Häufig beginnt die Unsicherheit schon damit, dass nicht so recht klar ist, was mit Cloud Computing eigentlich gemeint ist. Und das, obwohl das Bundesamt für Sicherheit in der Informationstechnik (BSI) schon vor einiger Zeit eine entsprechende Definition veröffentlichte.

Eine vergleichbare Festlegung hat auch der Landesbeauftragte für den Datenschutz in Sachsen-Anhalt vorgelegt: „Cloud Computing meint die Nutzung von Soft- und Hardware über ein Netzwerk (häufig das Internet) derart, dass die Parameter, wie zu nutzender Speicher, Rechenleistung oder Festplattenplatz, dynamisch an den Bedarf angepasst werden können. Für Nutzer soll der Betrieb kostengünstiger erfolgen, Anbieter können dadurch Ressourcen und Kosten sparen, indem IT-Systeme für mehrere Nutzer gemeinsam in der Wolke, also einer Ansammlung von Servern irgendwo im Netzwerk, betrieben werden. Durch die einheitliche Dienste- und Ressourcen-Bereitstellung können diese wartungsarm und kostengünstig angeboten werden.“

Und eine Einschätzung der Technologie folgt auf dem Fuße: „Das kann dem Datenschutz und der Datensicherheit zugutekommen, muss es jedoch nicht. Bislang überwiegen die kritischen Töne, wenn es um den Nachweis von Datenschutz und Datensicherheit geht“.

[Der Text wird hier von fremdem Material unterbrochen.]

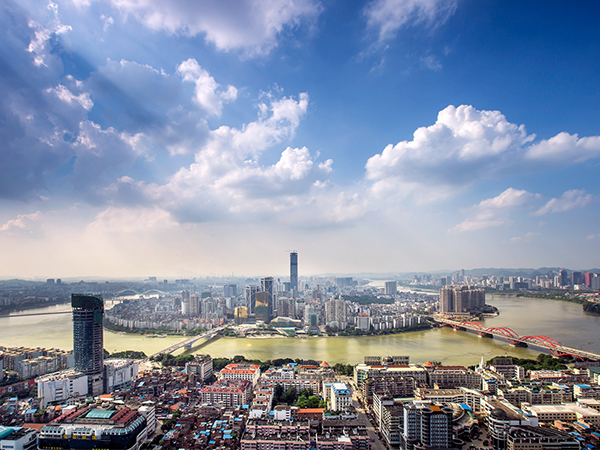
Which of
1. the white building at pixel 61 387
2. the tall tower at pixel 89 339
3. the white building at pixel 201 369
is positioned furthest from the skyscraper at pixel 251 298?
the white building at pixel 61 387

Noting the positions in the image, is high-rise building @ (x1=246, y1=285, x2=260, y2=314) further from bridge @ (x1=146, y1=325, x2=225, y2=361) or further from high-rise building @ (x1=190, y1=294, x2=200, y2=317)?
bridge @ (x1=146, y1=325, x2=225, y2=361)

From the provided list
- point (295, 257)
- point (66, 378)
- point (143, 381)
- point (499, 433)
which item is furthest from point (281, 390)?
point (295, 257)

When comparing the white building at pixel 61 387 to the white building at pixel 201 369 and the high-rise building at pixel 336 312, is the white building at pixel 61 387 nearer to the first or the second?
the white building at pixel 201 369

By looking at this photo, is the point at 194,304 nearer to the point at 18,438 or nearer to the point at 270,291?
the point at 270,291

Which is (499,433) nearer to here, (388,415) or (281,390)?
A: (388,415)

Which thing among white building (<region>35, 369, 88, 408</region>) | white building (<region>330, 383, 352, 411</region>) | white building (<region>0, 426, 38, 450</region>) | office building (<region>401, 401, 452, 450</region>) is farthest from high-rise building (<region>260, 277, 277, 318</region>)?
office building (<region>401, 401, 452, 450</region>)

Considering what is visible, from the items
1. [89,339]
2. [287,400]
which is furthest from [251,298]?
[287,400]
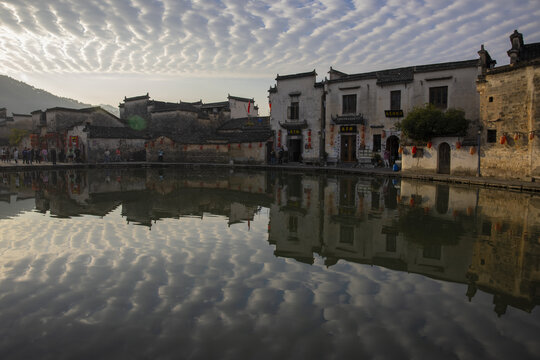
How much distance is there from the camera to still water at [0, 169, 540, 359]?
3348 millimetres

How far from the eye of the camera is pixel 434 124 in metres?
19.7

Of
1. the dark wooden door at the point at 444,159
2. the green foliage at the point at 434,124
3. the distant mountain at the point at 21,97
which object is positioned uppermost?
the distant mountain at the point at 21,97

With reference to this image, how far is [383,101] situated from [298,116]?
24.5ft

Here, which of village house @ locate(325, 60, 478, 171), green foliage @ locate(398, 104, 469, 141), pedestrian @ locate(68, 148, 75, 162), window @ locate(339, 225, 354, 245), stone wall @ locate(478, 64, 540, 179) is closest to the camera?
window @ locate(339, 225, 354, 245)

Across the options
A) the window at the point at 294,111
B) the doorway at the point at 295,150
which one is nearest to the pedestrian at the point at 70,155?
the doorway at the point at 295,150

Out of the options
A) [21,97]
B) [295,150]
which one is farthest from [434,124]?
[21,97]

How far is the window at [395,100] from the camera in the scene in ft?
87.5

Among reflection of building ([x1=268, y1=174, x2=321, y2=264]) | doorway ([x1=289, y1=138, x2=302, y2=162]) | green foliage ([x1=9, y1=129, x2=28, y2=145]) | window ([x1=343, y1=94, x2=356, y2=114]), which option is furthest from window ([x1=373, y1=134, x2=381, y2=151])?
green foliage ([x1=9, y1=129, x2=28, y2=145])

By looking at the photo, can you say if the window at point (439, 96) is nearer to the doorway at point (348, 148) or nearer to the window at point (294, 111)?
the doorway at point (348, 148)

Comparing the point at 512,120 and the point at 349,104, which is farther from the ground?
the point at 349,104

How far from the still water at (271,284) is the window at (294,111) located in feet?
76.6

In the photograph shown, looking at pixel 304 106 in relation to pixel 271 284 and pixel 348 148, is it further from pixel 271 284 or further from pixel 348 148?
pixel 271 284

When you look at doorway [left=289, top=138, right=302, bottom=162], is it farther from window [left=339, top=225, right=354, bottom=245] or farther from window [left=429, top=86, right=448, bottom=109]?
window [left=339, top=225, right=354, bottom=245]

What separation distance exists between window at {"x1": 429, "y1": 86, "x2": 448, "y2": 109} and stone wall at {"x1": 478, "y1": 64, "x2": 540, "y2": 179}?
6.94 meters
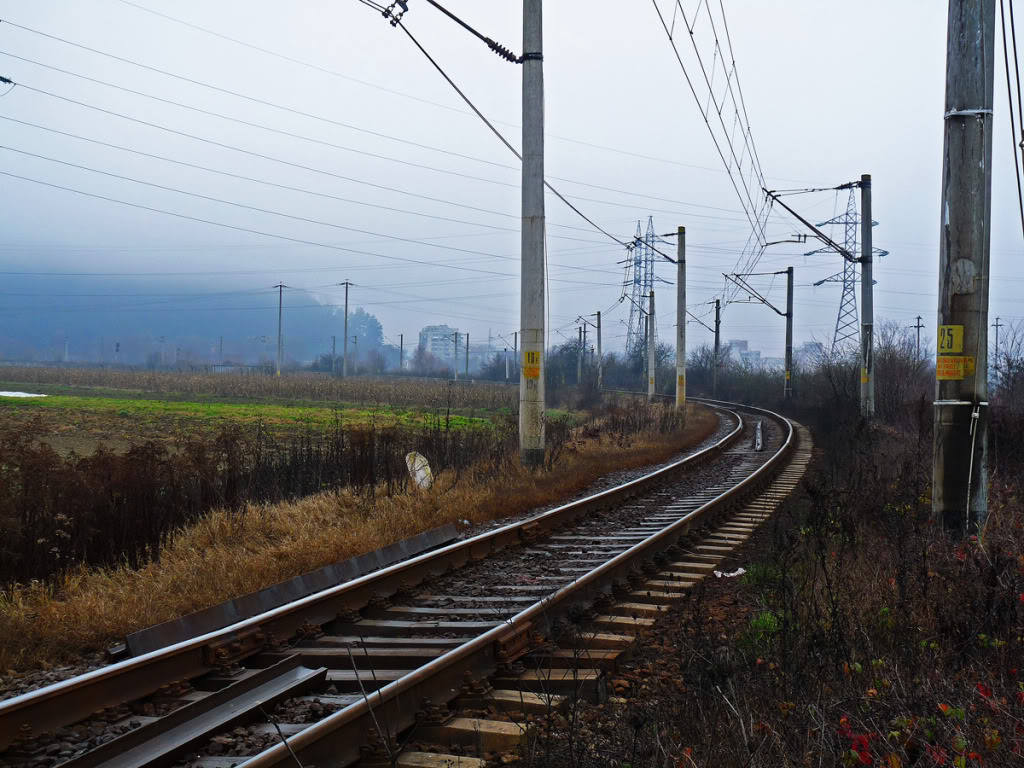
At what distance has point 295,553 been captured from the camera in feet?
27.6

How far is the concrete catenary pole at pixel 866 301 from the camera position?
2680 cm

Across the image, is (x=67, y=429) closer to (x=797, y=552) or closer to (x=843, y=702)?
(x=797, y=552)

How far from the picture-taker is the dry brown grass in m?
6.09

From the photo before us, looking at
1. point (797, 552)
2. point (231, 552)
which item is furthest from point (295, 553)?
point (797, 552)

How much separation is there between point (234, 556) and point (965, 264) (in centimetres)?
708

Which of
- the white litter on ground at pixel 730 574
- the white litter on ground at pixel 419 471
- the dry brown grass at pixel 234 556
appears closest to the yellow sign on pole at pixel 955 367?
the white litter on ground at pixel 730 574

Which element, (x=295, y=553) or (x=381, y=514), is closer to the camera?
(x=295, y=553)

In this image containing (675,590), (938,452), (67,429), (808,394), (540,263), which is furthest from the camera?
(808,394)

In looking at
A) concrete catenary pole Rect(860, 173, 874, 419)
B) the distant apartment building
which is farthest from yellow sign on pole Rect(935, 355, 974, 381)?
the distant apartment building

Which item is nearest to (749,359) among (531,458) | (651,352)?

Diese Zurückhaltung hängt grundsätzlich damit zusammen, dass beim Cloud Computing nicht mehr klar ist, wo die Daten liegen und wo sie verarbeitet werden.

Dazu der Datenschützer: „Da einzelne Teile der Cloud dynamisch zugeteilt werden und Rechner virtuell und somit austauschbar sind, ist es weder garantiert, dass die Daten auf einem bestimmten Rechner bearbeitet werden, noch dass sie nicht den Rechtsrahmen verlassen haben und sich gerade in einem anderen Land mit anderen Datenschutzstandards befinden“.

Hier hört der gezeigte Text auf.